## BEGIN Raw data

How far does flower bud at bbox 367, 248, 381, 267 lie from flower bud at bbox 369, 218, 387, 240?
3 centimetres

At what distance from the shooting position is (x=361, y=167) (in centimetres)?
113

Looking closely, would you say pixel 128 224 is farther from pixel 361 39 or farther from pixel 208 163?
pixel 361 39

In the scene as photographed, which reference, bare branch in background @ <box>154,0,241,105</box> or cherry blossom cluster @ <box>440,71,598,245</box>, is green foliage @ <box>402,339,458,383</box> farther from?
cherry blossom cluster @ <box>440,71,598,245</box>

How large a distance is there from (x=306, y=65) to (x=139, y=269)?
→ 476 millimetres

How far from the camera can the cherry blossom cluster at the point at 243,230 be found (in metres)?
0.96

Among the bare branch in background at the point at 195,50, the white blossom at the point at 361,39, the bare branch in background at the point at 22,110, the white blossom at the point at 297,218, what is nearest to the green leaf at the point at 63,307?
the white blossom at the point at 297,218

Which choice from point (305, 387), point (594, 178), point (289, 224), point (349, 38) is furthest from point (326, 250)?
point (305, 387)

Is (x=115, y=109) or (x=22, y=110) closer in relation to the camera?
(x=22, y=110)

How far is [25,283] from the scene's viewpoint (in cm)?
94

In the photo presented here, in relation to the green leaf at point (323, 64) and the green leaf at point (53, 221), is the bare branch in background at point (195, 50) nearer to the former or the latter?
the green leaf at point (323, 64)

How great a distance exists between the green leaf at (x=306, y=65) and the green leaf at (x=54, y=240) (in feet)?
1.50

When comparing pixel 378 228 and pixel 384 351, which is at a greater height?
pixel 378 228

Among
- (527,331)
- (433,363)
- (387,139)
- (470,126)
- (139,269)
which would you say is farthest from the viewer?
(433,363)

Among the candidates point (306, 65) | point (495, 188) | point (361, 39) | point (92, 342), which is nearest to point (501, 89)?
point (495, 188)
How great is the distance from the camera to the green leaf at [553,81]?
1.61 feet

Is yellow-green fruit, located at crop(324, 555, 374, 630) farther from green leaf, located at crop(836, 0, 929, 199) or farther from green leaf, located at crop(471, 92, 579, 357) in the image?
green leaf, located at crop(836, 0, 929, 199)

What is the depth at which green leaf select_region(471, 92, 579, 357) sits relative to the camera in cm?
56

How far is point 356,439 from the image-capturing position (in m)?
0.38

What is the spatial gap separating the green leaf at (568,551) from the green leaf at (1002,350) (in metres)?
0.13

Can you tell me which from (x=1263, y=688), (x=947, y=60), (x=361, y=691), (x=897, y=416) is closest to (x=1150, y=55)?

## END Raw data

- _Prompt_: Write out every line exactly as it stands.

- _Output_:
How far does flower bud at bbox 367, 248, 381, 267 lie from flower bud at bbox 369, 218, 387, 240?
3 centimetres

At what distance from the shooting position is (x=361, y=167) (in centimetres)?
113

Looking closely, would you say pixel 128 224 is farther from pixel 361 39 or farther from pixel 208 163?
pixel 361 39

In the scene as photographed, which reference, bare branch in background @ <box>154,0,241,105</box> or cherry blossom cluster @ <box>440,71,598,245</box>, is green foliage @ <box>402,339,458,383</box> farther from?
cherry blossom cluster @ <box>440,71,598,245</box>

How large a distance is there from (x=306, y=65) to (x=139, y=269)?
→ 476 millimetres

How far from the camera can the cherry blossom cluster at the point at 243,230 be found (in metres)?
0.96

Among the bare branch in background at the point at 195,50, the white blossom at the point at 361,39, the bare branch in background at the point at 22,110, the white blossom at the point at 297,218, what is nearest to the green leaf at the point at 63,307?
the white blossom at the point at 297,218

Which choice from point (305, 387), point (594, 178), point (289, 224), point (349, 38) is furthest from point (326, 250)?
point (305, 387)

Is (x=115, y=109) or (x=22, y=110) closer in relation to the camera?
(x=22, y=110)

How far is [25,283] from the scene's viewpoint (in cm)?
94

In the photo presented here, in relation to the green leaf at point (323, 64) and the green leaf at point (53, 221), is the bare branch in background at point (195, 50) nearer to the former or the latter?
the green leaf at point (323, 64)

How great a distance exists between the green leaf at (x=306, y=65) and the green leaf at (x=54, y=240) (in feet)?
1.50

When comparing pixel 378 228 and pixel 384 351, which is at a greater height?
pixel 378 228

Among
- (527,331)
- (433,363)
- (387,139)
- (470,126)
- (139,269)
which would you say is farthest from the viewer?
(433,363)

Among the candidates point (306, 65) | point (495, 188) | point (361, 39) | point (92, 342), which is nearest to point (501, 89)?
point (495, 188)
How great is the distance from the camera to the green leaf at [553,81]?
1.61 feet

Is yellow-green fruit, located at crop(324, 555, 374, 630) farther from green leaf, located at crop(836, 0, 929, 199) or farther from green leaf, located at crop(471, 92, 579, 357) in the image?
green leaf, located at crop(836, 0, 929, 199)

What is the depth at which green leaf select_region(471, 92, 579, 357) sits relative to the camera in cm?
56

How far is point 356,439 from the image-capturing position (in m)?
0.38

What is the spatial gap separating the green leaf at (568,551) from the green leaf at (1002,350) (in metres)?
0.13

Can you tell me which from (x=1263, y=688), (x=947, y=60), (x=361, y=691), (x=897, y=416) is closest to (x=1150, y=55)?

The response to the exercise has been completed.